喫煙習慣は全身の血管で動脈硬化の進展に影響する〜滋賀動脈硬化疫学研究SESSAより〜

 

 滋賀動脈硬化疫学研究(Shiga Epidemiological Study of Subclinical Atherosclerosis, SESSA)は滋賀県草津市住民より無作為に抽出された一般集団を対象に実施している動脈硬化と認知症およびその関連要因に関する疫学研究である。

 本研究は、生涯喫煙量(pack-year)や禁煙期間を含めた詳細な喫煙習慣と、冠動脈、頚動脈、大動脈、および末梢動脈における潜在性動脈硬化との関連を明らかにすることを目的とした。

 滋賀県草津市住民から無作為に抽出された、2006-2008年の調査に参加した、心血管病の既往のない健康な40-79歳の男性1019名を対象とした。

 対象者のうち、32%が現在喫煙者、50%が過去に喫煙していたが禁煙した人、18%が生涯非喫煙者であった。
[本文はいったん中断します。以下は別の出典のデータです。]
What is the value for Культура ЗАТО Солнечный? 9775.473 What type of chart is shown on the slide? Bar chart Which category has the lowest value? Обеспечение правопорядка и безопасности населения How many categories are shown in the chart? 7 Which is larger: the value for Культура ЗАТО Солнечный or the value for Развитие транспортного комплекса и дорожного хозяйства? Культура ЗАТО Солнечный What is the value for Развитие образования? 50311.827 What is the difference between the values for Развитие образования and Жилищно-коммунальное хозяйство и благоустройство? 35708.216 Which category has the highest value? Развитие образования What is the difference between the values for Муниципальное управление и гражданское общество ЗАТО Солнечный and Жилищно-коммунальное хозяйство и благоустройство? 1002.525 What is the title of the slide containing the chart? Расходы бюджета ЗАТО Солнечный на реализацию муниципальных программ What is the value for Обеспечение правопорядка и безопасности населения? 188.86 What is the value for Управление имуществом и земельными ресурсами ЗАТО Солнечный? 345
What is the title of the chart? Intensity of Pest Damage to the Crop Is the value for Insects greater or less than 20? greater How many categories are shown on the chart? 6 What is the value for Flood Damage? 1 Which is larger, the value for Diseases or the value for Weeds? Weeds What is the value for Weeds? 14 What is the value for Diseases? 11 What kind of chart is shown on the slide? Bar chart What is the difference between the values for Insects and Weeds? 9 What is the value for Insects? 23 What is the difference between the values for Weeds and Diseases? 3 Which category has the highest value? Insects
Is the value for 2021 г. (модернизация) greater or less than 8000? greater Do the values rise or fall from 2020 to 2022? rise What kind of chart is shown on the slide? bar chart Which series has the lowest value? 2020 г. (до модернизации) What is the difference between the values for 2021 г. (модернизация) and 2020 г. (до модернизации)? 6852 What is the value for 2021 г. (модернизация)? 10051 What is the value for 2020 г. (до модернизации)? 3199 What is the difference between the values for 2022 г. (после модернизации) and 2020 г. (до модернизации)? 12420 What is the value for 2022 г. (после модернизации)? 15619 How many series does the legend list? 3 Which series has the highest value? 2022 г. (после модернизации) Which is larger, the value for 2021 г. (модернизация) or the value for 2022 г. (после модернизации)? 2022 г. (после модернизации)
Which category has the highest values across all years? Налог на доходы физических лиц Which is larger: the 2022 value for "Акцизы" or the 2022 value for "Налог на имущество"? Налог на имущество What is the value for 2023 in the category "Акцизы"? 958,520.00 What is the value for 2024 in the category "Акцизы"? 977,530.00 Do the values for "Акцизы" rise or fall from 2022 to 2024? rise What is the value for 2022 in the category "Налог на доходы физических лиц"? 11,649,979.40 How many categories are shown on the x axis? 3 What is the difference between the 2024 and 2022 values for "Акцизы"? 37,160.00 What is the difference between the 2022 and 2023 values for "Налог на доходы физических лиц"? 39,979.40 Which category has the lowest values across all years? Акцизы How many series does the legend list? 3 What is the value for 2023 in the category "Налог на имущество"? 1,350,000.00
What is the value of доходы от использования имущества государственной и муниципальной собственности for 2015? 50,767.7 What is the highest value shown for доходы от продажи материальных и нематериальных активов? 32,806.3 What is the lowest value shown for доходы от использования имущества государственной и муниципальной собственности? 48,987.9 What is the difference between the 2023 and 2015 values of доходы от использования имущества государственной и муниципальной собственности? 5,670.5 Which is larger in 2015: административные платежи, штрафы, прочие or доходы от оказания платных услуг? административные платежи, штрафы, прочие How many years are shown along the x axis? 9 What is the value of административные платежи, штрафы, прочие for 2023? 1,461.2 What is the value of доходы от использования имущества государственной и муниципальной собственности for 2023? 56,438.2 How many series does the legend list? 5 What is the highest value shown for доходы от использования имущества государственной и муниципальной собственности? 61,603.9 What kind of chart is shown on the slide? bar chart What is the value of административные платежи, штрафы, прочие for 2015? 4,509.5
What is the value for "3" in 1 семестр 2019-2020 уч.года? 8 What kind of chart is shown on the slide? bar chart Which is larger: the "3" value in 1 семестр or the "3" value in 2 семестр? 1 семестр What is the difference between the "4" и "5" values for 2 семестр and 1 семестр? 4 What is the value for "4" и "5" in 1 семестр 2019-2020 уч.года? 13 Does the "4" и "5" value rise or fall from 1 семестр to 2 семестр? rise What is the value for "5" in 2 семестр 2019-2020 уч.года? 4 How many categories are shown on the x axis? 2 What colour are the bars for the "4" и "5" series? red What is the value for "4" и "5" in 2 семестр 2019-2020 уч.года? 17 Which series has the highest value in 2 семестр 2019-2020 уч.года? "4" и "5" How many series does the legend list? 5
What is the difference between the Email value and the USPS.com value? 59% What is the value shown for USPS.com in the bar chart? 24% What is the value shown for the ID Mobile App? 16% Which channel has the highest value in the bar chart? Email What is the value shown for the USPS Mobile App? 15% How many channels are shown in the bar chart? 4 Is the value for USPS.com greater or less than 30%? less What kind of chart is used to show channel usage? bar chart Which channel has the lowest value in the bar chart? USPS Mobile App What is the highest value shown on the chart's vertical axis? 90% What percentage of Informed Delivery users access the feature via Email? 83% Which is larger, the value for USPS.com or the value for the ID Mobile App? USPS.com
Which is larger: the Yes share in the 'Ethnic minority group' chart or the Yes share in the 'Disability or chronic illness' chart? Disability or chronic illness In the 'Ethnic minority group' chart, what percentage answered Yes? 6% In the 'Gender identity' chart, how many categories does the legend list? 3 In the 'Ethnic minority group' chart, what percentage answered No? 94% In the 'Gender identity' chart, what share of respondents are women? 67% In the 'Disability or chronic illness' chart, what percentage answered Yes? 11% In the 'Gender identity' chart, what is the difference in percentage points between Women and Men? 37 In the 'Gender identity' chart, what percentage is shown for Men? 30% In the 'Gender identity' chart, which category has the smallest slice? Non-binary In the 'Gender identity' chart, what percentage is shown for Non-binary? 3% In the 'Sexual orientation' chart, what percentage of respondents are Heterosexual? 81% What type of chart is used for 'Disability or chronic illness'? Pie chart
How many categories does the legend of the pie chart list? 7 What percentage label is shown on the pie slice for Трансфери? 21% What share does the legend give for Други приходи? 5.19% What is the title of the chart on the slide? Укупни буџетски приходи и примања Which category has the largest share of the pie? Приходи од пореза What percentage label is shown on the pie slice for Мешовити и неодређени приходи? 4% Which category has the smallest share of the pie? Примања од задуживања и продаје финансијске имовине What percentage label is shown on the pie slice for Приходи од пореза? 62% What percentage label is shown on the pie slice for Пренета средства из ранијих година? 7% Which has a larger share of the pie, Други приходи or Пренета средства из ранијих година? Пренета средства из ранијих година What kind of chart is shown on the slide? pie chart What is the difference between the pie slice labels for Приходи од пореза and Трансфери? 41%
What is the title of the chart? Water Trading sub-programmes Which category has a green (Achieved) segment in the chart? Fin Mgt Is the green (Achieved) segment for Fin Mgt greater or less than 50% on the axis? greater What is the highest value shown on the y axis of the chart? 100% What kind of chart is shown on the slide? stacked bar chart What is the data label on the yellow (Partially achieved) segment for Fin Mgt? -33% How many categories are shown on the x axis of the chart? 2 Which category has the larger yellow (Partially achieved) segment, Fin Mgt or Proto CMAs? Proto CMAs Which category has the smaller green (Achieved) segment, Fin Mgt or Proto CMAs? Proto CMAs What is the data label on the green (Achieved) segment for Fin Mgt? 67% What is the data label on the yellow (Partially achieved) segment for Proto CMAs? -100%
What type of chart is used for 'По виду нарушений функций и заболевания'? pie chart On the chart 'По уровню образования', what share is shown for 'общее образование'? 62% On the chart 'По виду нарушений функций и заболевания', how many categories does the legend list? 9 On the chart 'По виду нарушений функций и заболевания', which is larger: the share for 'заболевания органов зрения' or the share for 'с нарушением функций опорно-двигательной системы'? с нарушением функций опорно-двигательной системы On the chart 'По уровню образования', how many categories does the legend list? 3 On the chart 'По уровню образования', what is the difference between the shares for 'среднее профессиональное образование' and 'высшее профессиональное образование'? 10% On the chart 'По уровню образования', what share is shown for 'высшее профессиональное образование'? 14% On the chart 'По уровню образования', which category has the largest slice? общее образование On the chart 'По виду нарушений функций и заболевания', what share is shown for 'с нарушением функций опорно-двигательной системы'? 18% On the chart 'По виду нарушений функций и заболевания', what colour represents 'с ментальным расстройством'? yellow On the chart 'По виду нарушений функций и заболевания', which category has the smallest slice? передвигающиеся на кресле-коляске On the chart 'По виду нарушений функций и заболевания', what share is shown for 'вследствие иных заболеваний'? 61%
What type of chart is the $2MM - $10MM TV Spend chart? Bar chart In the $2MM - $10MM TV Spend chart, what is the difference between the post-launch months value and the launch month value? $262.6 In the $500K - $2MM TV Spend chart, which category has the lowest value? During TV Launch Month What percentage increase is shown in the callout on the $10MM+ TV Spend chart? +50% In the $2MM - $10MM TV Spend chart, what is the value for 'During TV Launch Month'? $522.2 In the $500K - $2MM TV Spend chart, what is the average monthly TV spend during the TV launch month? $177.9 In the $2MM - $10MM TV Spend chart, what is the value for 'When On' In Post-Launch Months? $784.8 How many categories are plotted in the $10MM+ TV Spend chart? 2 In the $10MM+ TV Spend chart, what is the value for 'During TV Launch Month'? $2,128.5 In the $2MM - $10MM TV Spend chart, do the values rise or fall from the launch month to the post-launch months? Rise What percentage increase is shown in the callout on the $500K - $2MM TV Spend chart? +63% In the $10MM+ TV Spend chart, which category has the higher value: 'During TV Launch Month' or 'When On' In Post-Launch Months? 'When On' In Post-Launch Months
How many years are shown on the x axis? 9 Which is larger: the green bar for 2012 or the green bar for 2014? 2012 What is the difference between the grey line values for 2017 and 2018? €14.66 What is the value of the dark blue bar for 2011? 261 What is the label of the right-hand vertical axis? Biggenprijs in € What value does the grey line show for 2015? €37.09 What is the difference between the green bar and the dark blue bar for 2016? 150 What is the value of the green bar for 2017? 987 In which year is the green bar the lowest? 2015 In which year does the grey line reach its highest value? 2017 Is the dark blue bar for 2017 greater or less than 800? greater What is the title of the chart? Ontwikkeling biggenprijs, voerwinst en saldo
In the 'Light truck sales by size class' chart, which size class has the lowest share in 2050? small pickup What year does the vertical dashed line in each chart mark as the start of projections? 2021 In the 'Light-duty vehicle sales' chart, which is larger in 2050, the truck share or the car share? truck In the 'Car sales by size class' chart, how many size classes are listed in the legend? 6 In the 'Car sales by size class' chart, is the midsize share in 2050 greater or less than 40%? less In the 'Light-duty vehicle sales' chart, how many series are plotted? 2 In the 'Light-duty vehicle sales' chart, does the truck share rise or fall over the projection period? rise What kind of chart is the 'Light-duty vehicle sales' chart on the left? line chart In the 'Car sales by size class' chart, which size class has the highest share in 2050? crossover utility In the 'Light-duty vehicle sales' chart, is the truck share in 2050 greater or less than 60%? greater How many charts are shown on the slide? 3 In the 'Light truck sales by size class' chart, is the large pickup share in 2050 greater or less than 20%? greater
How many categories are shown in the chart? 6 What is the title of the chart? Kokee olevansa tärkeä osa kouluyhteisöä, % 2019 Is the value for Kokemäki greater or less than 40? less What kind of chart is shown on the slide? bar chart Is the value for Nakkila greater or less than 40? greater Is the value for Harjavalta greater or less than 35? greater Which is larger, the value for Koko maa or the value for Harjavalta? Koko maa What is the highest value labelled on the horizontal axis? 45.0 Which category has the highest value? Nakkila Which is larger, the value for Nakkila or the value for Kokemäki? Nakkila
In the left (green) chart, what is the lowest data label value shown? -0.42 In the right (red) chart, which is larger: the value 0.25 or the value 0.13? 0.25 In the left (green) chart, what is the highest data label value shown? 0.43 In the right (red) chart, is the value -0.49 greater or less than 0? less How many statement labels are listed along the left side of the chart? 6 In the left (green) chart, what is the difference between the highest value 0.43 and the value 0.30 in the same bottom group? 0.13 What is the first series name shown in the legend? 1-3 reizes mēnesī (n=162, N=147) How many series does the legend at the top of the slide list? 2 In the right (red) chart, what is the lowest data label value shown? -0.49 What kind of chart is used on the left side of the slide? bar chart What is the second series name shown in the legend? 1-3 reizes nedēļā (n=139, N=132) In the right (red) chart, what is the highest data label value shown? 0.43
冠動脈石灰化・頚動脈肥厚・大動脈石灰化増加およびAnkle-Brachial Index(ABI)の低下に対する調整オッズ比は、生涯非喫煙者と比較して、禁煙者(頚動脈肥厚1.9倍、大動脈石灰化2.6倍)、現在喫煙者(冠動脈石灰化1.8倍、頚動脈肥厚1.9倍、大動脈石灰化4.3倍、ABI5.2倍)の順で大きく、特に現在喫煙者は全ての動脈硬化指標と強い関連を認めた。また生涯喫煙量(pack-year=1日に吸う箱数×喫煙年数)が増加するにしたがい、冠動脈石灰化・頚動脈肥厚・大動脈石灰化増加およびABI低下の調整オッズ比はより大きくなった。また、禁煙期間が長いほど冠動脈石灰化・頚動脈肥厚・大動脈石灰化増加およびABI低下の調整オッズ比は非喫煙者に近づいた。

 喫煙習慣と動脈硬化性疾患(心筋梗塞や脳梗塞)との関連については世界中の疫学研究から示されてきたが、今回、日本人男性において全身の様々な部位の潜在性動脈硬化を測定し、詳しい喫煙習慣との関連を分析した。その結果、潜在性動脈硬化リスクは、生涯喫煙量の多い喫煙者ほど大きく、早期に禁煙した禁煙者ほど小さいことが明らかとなり、これは冠動脈・頚動脈・大動脈・末梢動脈のいずれの部位の指標でみても同様であった。これらの指標は、部位が異なるだけでなく、血管の石灰化、血管内膜・中膜の肥厚、血流の障害といった、動脈硬化が血管に及ぼす異なる側面を反映している。今回の結果は、喫煙が全身の血管において動脈硬化を進展させる(=悪化させる)という明瞭な結果であった。動脈硬化による心臓病や脳卒中を予防するためには、先ずタバコを吸い始めないこと、また、喫煙者では出来るだけ早く禁煙して動脈硬化が進むのを予防することが大切であることを示した。なお、本報告は日本・アジアからは初めてのものであり世界的に見ても貴重である。